What needs to be done: Below are entries. Give back exactly the lines from the one containing "Which of the" through the one containing "Télécharger le livre", inclusive, without the pictures.

Input material:
──────────────────────────────

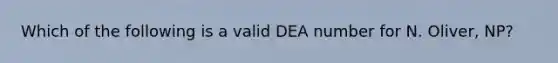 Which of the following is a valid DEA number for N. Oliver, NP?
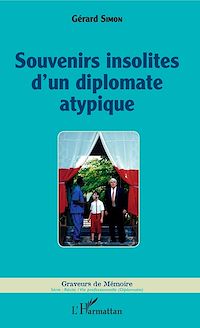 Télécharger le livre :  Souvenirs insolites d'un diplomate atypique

──────────────────────────────

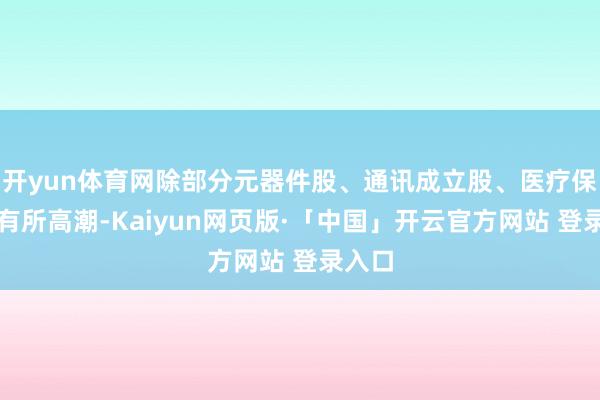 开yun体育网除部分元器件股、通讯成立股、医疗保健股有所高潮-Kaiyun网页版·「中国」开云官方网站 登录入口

──────────────────────────────

Result of this exercise:
 Which of the following is a valid DEA number for N. Oliver, NP?
 Télécharger le livre :  Souvenirs insolites d'un diplomate atypique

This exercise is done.